◆ STATED PROBLEM ◆
Copy out the data word for word, from the line containing "From this photo, which" through the end of the data, and nothing else.

◆ RECORDS SHOWN ◆
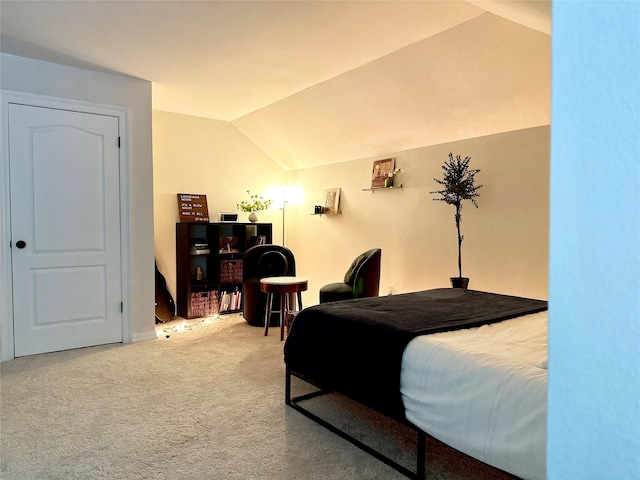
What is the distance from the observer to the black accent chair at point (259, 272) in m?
4.94

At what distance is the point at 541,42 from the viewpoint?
3.04 metres

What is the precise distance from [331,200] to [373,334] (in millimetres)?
3807

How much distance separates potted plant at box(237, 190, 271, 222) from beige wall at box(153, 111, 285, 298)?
0.27 ft

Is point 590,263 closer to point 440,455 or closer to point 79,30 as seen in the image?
point 440,455

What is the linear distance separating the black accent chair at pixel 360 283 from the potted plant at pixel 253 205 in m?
1.89

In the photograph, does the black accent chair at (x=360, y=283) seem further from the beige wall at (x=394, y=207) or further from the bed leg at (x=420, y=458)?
the bed leg at (x=420, y=458)

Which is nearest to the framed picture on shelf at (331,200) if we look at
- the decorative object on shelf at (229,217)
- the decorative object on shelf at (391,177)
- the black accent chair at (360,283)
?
the decorative object on shelf at (391,177)

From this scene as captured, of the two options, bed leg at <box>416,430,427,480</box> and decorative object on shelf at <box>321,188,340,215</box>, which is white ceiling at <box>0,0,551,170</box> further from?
bed leg at <box>416,430,427,480</box>

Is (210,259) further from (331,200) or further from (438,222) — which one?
(438,222)

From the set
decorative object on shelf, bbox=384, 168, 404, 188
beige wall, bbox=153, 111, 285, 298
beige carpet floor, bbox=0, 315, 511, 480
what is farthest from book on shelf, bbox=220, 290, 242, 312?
decorative object on shelf, bbox=384, 168, 404, 188

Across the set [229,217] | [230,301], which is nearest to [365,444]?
[230,301]

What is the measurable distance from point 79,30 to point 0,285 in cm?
213

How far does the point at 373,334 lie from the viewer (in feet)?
7.15

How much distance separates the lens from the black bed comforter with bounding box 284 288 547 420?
2.07 m
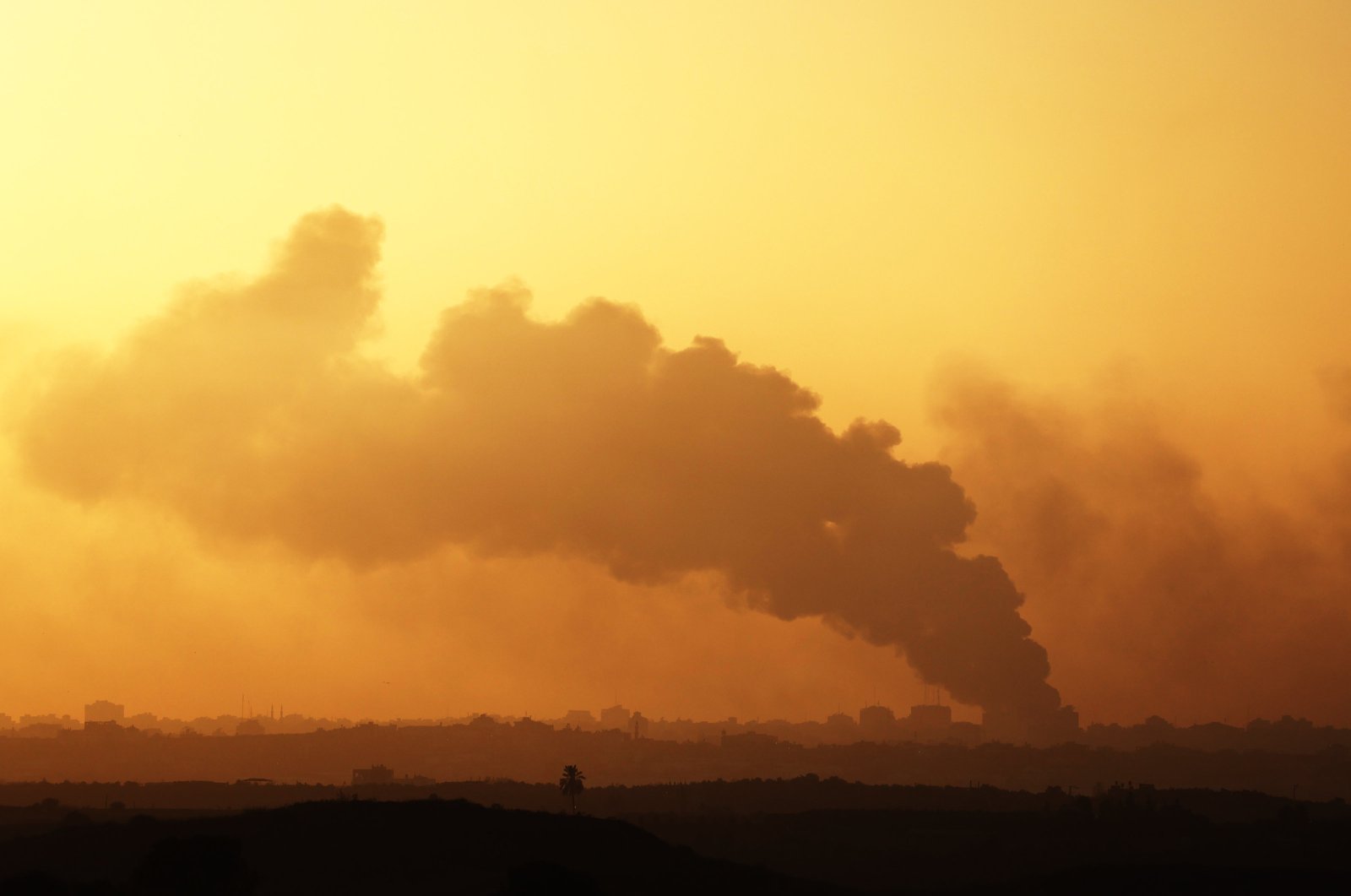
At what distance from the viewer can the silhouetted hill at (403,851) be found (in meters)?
135

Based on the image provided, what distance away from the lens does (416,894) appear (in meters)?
131

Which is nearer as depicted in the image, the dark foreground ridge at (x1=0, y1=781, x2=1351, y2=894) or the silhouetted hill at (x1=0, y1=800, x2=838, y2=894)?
the dark foreground ridge at (x1=0, y1=781, x2=1351, y2=894)

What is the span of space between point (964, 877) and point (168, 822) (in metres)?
82.4

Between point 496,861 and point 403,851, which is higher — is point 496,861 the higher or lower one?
the lower one

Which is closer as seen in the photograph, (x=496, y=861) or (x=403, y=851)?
(x=496, y=861)

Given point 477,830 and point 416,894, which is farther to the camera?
point 477,830

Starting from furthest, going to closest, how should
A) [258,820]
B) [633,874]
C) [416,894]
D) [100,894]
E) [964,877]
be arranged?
1. [964,877]
2. [258,820]
3. [633,874]
4. [416,894]
5. [100,894]

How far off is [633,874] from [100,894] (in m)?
54.0

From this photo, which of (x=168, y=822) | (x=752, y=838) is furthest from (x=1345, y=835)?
(x=168, y=822)

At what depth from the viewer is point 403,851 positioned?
142375 millimetres

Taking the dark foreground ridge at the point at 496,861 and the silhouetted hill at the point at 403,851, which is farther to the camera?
the silhouetted hill at the point at 403,851

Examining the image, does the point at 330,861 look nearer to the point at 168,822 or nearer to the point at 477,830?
the point at 477,830

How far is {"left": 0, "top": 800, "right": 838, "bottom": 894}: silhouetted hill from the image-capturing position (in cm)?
13462

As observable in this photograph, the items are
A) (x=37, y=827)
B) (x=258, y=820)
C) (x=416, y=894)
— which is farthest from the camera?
(x=37, y=827)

◆ TASK ANSWER ◆
From this photo, which of (x=168, y=822) | (x=752, y=838) is furthest from (x=1345, y=835)?
(x=168, y=822)

At what depth from the viewer is point 403,851 positioned?
142375 millimetres

Taking the dark foreground ridge at the point at 496,861 and the silhouetted hill at the point at 403,851, which is farther to the camera?
the silhouetted hill at the point at 403,851

Examining the image, does the point at 330,861 look nearer to the point at 168,822 or nearer to the point at 477,830?
the point at 477,830

How far is {"left": 0, "top": 800, "right": 838, "bottom": 894}: silhouetted hill from the image-capturing position (in cm)?
13462

As observable in this photograph, the items are
A) (x=37, y=827)
B) (x=258, y=820)
C) (x=416, y=894)
— which is farthest from the camera?
(x=37, y=827)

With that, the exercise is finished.